(June 12, 2009) On May 19, 2009, China's Ministry of Industry and Information Technology (MIIT) issued the Circular on Computer Pre-Loaded Green Internet Filter Software, which requires that from July 1 of this year, all personal computers manufactured and sold in China or imported to be sold in the Chinese market should be loaded with software that blocks access to certain proscribed websites. The proscribed sites are on a blacklist compiled and maintained by the main developer of the software, Jinhui Computer System Engineering Co., which contends that the software is designed to allow parents to block their children's access to inappropriate Web content. Typically, such software's blacklist comprises websites “previously categorized as pornographic, violent, or containing hate speech, as well as words or combinations of words that appear on such sites.” (Geoffrey A. Fowler & Ben Worthen, New China Web-Filtering Rules Still Murky, THE WALL STREET JOURNAL, June 9, 2009, at B4, available at http://online.wsj.com/article/SB124450534684996071.html [subscription required].)
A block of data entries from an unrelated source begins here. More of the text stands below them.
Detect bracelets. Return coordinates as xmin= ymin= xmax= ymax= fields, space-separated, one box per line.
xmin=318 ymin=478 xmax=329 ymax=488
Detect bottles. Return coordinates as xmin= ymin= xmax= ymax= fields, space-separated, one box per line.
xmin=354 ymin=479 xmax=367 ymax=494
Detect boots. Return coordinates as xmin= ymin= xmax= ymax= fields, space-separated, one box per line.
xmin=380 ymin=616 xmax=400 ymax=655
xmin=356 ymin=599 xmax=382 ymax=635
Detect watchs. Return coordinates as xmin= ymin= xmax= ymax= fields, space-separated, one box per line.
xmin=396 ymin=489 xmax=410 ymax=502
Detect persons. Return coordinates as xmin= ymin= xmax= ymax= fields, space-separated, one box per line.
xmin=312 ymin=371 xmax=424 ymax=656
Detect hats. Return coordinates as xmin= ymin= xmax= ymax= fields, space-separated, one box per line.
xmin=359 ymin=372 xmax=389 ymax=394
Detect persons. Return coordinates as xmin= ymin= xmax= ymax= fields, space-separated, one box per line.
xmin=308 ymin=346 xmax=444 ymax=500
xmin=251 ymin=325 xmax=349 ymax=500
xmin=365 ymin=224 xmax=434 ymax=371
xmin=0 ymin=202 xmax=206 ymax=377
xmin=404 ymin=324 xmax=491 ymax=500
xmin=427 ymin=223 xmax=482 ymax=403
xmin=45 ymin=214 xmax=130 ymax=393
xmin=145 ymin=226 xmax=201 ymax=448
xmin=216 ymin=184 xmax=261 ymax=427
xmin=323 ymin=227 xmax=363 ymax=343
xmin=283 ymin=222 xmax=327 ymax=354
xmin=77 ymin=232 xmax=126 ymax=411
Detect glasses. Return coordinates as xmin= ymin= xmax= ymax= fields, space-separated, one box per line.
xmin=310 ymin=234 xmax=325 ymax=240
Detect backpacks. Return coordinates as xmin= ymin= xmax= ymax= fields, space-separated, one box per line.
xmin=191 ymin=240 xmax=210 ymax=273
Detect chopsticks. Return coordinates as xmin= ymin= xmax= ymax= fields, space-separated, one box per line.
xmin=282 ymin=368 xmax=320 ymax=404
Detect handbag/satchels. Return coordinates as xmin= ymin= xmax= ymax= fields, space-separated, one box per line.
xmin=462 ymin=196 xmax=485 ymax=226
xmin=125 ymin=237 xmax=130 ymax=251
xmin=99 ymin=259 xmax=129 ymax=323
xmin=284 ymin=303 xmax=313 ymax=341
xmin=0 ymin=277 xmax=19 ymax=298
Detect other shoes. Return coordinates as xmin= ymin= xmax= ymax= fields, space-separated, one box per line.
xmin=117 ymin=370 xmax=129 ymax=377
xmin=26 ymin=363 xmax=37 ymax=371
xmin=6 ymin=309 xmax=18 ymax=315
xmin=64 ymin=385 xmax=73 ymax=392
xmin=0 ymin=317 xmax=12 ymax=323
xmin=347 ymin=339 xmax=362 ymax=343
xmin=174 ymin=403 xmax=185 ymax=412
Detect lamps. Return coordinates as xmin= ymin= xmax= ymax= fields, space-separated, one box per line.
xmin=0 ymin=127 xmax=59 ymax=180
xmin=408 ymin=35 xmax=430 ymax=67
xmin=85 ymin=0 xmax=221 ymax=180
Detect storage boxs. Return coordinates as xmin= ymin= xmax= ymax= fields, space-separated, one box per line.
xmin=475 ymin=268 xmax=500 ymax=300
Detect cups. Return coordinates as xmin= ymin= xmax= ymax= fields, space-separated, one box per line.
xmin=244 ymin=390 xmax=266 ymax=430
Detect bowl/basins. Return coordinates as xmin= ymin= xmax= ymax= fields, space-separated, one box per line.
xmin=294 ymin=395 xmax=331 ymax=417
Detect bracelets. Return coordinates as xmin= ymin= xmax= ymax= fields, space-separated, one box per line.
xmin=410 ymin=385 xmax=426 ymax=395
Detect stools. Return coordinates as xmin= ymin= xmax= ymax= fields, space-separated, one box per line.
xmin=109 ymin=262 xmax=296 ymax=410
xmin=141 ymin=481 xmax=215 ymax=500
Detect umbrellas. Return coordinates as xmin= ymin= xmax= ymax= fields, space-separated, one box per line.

There is concern, however, as expressed in a Wall Street Journal article on the new measure, that the requirement “could give government censors unprecedented control over how Chinese users access the Internet.” (Loretta Chao, China Squeezes PC Makers, THE WALL STREET JOURNAL, June 8, 2009, at A1, available at http://online.wsj.com/article/SB124440211524192081.html [subscription required].)
Officials in the foreign industries have complained that foreign companies were not given enough time to thoroughly test the blocking software. One official stated, “[t]he lack of transparency, the shortness of time for implementation, and the incredible scope of the requirement that is not matched anywhere around the world present tremendous challenges to the industry.” (Id.) Moreover, as the WALL STREET JOURNAL points out, “China already operates an extensive Internet filtering system, commonly called the Great Firewall, which blocks access to a range of content, from pornography to politically sensitive sites … But that system blocks content at the network level, and many users circumvent it.” (Id.)
The Circular states that the government's provision to the public of the software is for the purpose of “constructing a green, healthy, and harmonious Internet environment and preventing harmful information on the Internet from influencing and poisoning young people.” (Id.; Guanyu jisuanji yuzhuang lüse shangwang guolü ruanjian de tongzhi [Circular on Computer Pre-Loaded Green Internet Filter Software] [in Chinese] (May 19, 2009)[hereinafter Filter Circular]MIITwebsite, June 9, 2009, available at http://www.miit.gov.cn/n11293472/n11293832/n11293952/12398220.html.) MIIT, the Central Civilization Office of the Ministry of Propaganda, and the Ministry of Finance, in accordance with the relevant requirements of the  Law on Government Procurement, used central government financial funds to buy up one-year usage rights and related services for the “green” Internet-filter software product “Green Dam-Youth Escort,” so as to provide it to the public free of charge. (Filter Circular, supra.) “Green” in this context has the connotation of “free from pornography and other illicit content.” (Chao, supra.)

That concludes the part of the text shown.